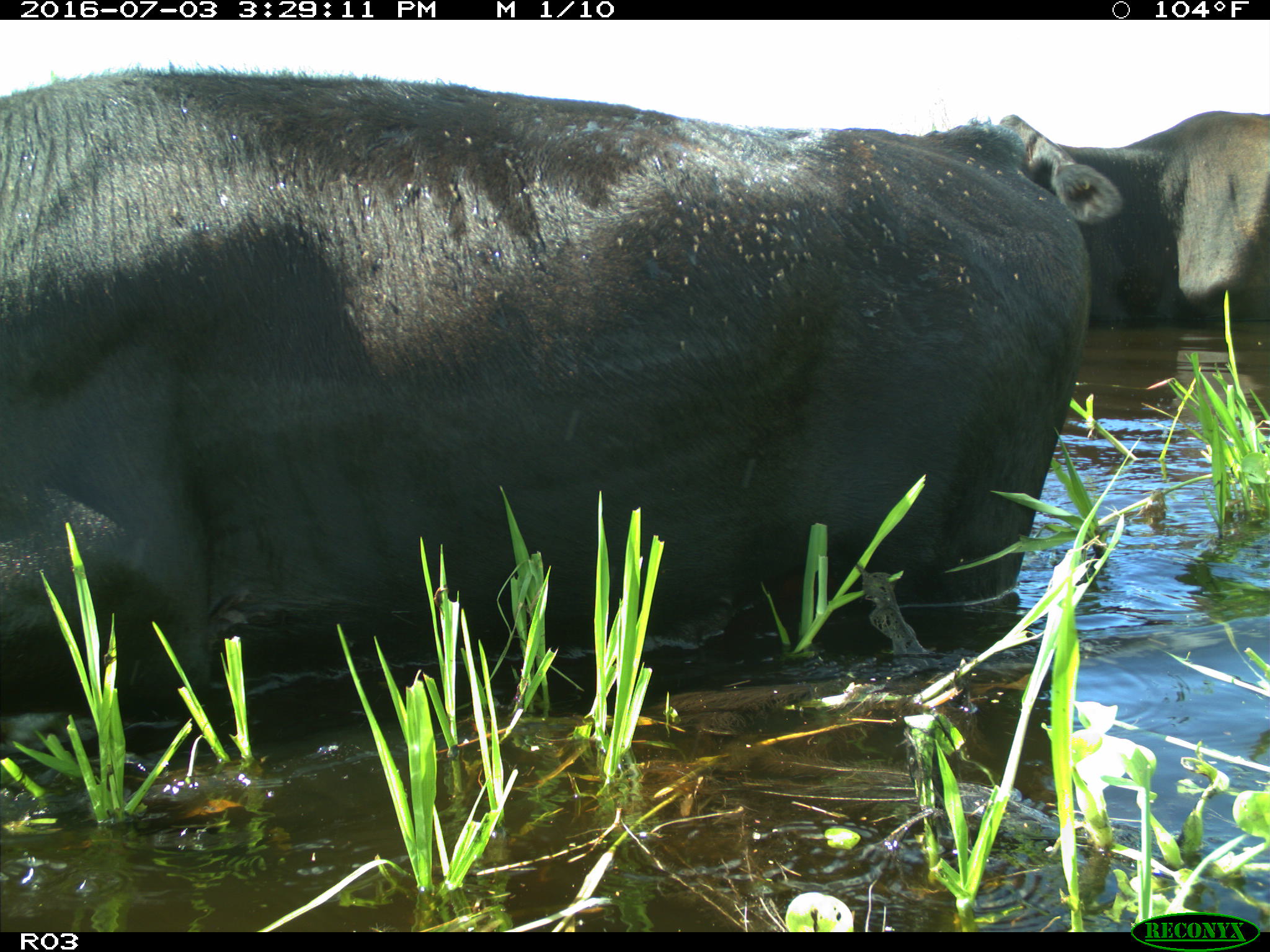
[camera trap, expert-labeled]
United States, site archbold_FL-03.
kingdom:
* * * * * * *
### Your goal:
Repeat the data above exactly, leaving out any pictures it holds.

### Result below:
[camera trap, expert-labeled]
United States, site archbold_FL-03.
kingdom:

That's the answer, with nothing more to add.